**REQUIRED ACTION:** Give the line containing "The model received" again, exactly, along with all later lines of the entries, through the last one.
━━━━━ DATASET ENTRIES
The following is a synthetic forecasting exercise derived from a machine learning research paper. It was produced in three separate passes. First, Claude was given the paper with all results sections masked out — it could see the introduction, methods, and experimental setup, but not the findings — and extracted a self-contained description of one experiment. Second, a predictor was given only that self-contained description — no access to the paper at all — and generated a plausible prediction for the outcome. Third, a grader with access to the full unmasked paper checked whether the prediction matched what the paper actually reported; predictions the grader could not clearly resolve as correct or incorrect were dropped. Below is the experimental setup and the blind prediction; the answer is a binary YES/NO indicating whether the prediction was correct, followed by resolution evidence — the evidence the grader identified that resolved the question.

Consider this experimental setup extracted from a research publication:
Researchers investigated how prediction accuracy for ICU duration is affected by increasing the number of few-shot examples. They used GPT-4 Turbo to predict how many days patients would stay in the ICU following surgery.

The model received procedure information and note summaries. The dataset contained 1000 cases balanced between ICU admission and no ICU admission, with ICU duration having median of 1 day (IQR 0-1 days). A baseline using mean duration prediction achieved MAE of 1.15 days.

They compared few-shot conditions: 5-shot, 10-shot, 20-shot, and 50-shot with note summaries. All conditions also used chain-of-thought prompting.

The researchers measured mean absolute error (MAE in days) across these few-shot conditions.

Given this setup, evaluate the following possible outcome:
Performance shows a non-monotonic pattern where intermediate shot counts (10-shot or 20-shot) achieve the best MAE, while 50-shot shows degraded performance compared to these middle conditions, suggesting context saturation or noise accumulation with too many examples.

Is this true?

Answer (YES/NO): NO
━━━━━━━━━━
**FINISHED EXERCISE:**
The model received procedure information and note summaries. The dataset contained 1000 cases balanced between ICU admission and no ICU admission, with ICU duration having median of 1 day (IQR 0-1 days). A baseline using mean duration prediction achieved MAE of 1.15 days.

They compared few-shot conditions: 5-shot, 10-shot, 20-shot, and 50-shot with note summaries. All conditions also used chain-of-thought prompting.

The researchers measured mean absolute error (MAE in days) across these few-shot conditions.

Given this setup, evaluate the following possible outcome:
Performance shows a non-monotonic pattern where intermediate shot counts (10-shot or 20-shot) achieve the best MAE, while 50-shot shows degraded performance compared to these middle conditions, suggesting context saturation or noise accumulation with too many examples.

Is this true?

Answer (YES/NO): NO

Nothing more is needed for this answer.